0

After some time looking at the mongodb documentation and the pymongo API, I am still no clearer on what route I take as the way forward (more confused now that when I started) . My problem concerns locks ... not so much that I have tested and found there to be major concurrency problems, but that I don't want to run into them after the fact.

I have a tkinter script with several functions, all of them need access to the same document collection, and most of them access the same single document within that collection.

client = MongoClient()

def 1 ():
    glob_client  = client['ALPHA']['A-Z']
    #do work:
    """Also call subprocesses that use the same database document (glob_client) in another script.
    There can be 3 -10 instances of this subprocess running, listening to various http streams in a while loop, 
    collecting data that can come in at 100's of times per second."""

def2 ():
    glob_client  = client['ALPHA']['A-Z']
... 
def32 ():
    glob_client  = client['ALPHA']['A-Z']

And the called subprocess(in separate scripts), multiple instances possible:

client = MongoClient()
glob_client  = client['ALPHA']['A-Z']

while True:
    #do work with glob_client; updates, push, pull, reads,   

So, would it be enough in this case to just use client.close() in every function?

def 1 ():
    glob_client  = client['ALPHA']['A-Z']
    #do work
    client.close()

Similarly in the while loops:

while True:
    #do work with glob_client; updates, push, pull, reads, 
    Client.close()

Would that suffice, or should I be looking to shard in this case? Or should I just go back to SQL!
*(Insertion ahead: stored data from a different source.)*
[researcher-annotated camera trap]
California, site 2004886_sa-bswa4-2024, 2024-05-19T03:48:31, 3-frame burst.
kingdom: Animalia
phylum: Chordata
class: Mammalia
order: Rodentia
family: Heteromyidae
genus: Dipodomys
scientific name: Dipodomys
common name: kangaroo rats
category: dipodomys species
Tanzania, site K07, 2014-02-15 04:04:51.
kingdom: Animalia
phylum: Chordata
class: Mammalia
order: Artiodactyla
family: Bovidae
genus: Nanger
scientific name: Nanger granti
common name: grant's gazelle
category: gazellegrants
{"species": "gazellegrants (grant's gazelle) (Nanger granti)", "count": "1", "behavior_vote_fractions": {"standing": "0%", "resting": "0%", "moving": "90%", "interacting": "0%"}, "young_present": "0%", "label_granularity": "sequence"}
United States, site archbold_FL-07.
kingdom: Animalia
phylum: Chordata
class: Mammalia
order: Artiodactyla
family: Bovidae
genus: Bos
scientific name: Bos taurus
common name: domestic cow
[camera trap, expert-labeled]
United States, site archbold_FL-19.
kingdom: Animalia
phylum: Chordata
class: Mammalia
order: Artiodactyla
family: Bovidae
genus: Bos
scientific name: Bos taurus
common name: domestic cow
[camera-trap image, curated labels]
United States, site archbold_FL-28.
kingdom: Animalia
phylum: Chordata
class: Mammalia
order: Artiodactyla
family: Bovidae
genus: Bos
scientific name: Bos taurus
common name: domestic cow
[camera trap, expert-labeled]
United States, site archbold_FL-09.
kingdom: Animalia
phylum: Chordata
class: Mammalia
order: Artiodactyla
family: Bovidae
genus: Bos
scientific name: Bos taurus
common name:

Mongodb 3.0.6 32-bit, pymongo 3.03, python 2.7.

ajsp
  • 2,512
  • 22
  • 34
  • 1
    Your own quote *"not so much that I have tested and found there to be major concurrency problems"* should lead you to a conclusion that is evident in this famous quote. *"Premature optimization is the root of all evil ( or at least most of it ) in computer programming"*. Which is suffice to say exactly what you are doing here. By all means "test, test and then test again", where you find problems, then deal with them in the appropriate manner, or ask peers like us for solutions to those problems. Under no circumstance however should you close a database connection until done with completely. – Blakes Seven Sep 19 '15 at 10:22
  • And that means when your application is completed running. Database connections are expensive operations. Keep them open until the app is completely done. – Blakes Seven Sep 19 '15 at 10:23
  • @Blakes Seven Duly noted, good quote, very apt in this case too, the time I have wasted trying to plan this out now runs into several days. Just trying to be careful, when I really should be more of a buccaneer. Cheers. – ajsp Sep 19 '15 at 11:54
  • 1
    client.close would probably be a bad idea to call within a while true loop. It should only be called at the end of all execution, including that of a daemon's execution. Making a network connection is the hardest and longest part of your program most likely, you want to hold the connections for as long as possible. – Sammaye Sep 19 '15 at 14:52
  • @Sammaye Can I call the same connection in several different scripts? Say I had `client = MongoClient()` stored in `main_conn.py`, and then called it from a different script,` test_con.py` with `from main_conn import client` for example. Would this be the same connection, regardless of how ever many scripts connected to it? (with a view to limiting concurrency) – ajsp Sep 19 '15 at 15:33
  • Hmm, I am not sure if the MongoClient is a singleton, initial research tells me no so I would say no to your question – Sammaye Sep 19 '15 at 18:57
  • Any new on this? finaly how did you solve it? I'm in the same situation – Iván Rodríguez Torres Sep 20 '16 at 17:06
  • @Ivan Rodriguez See answer below, as far as I can remember it did the trick for what I needed at the time. – ajsp Sep 20 '16 at 23:53

1 Answers1

0

As far as avoiding a lock in this case I put the client in a separate script, foo.py:

import pymongo

CLIENT = pymongo.MongoClient(maxPoolSize=None,w=1)
COLLEC = CLIENT ['ABC']['XYZ']

And then imported the collection anywhere I needed it throughout various scripts:

from foo import COLLEC 
ajsp
  • 2,512
  • 22
  • 34